Canada’s billionaire class is doing well too, thank you very much. The Thomsons, Canada’s richest family who oversee the Tomson Reuters media empire, saw its wealth leap from $31.6 billion in April to $37.7 billion in mid-August. The Westons, who control the Loblaws supermarket chain, went from $7 billion in April to $8.4 billion today.
An Ipsos survey conducted in April showed that 40 per cent of Canadians under the age of 55 had only one week’s worth or less of savings to cover costs like food or rent if they lost their jobs due to the pandemic. In the U.S., almost 40 million jobs were lost by the end of May. And 40 million Americans could be evicted from their homes by the end of this year if state authorities don’t help.

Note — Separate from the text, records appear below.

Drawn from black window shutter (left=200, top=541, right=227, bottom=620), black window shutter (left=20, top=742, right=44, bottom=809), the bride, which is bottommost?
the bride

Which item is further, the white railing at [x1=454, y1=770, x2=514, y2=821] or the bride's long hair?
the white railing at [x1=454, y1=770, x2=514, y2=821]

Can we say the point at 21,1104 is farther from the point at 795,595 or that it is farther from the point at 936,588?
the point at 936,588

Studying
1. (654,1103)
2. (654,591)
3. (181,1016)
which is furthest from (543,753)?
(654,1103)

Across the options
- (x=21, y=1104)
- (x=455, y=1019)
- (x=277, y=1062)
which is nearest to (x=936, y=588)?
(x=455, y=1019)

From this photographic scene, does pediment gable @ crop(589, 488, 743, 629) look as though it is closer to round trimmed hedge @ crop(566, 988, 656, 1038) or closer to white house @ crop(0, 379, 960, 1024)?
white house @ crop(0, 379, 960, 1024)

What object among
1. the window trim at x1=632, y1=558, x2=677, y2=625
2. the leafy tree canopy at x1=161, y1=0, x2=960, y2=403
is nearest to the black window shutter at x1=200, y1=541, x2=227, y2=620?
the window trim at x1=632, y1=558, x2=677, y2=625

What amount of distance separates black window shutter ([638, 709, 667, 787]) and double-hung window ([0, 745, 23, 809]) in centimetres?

In Canada, the top one per cent of families hold about 25.6 per cent of the wealth – roughly $3 trillion CDN.
Companies that are prospering are less dependent on large labour forces and are heavily invested in the online world where people work from home. That is one reason why Facebook, Amazon, Apple, Netflix and Google – the so-called FAANGS – are seeing revenue climb and increasingly dominate the stock market.
If most of the money is hoarded by a small group of people, the capacity of workers to buy goods and services declines. Steep wealth taxes would put a band aid on this festering sore. Only radical surgery will rid the world of the underlying disease.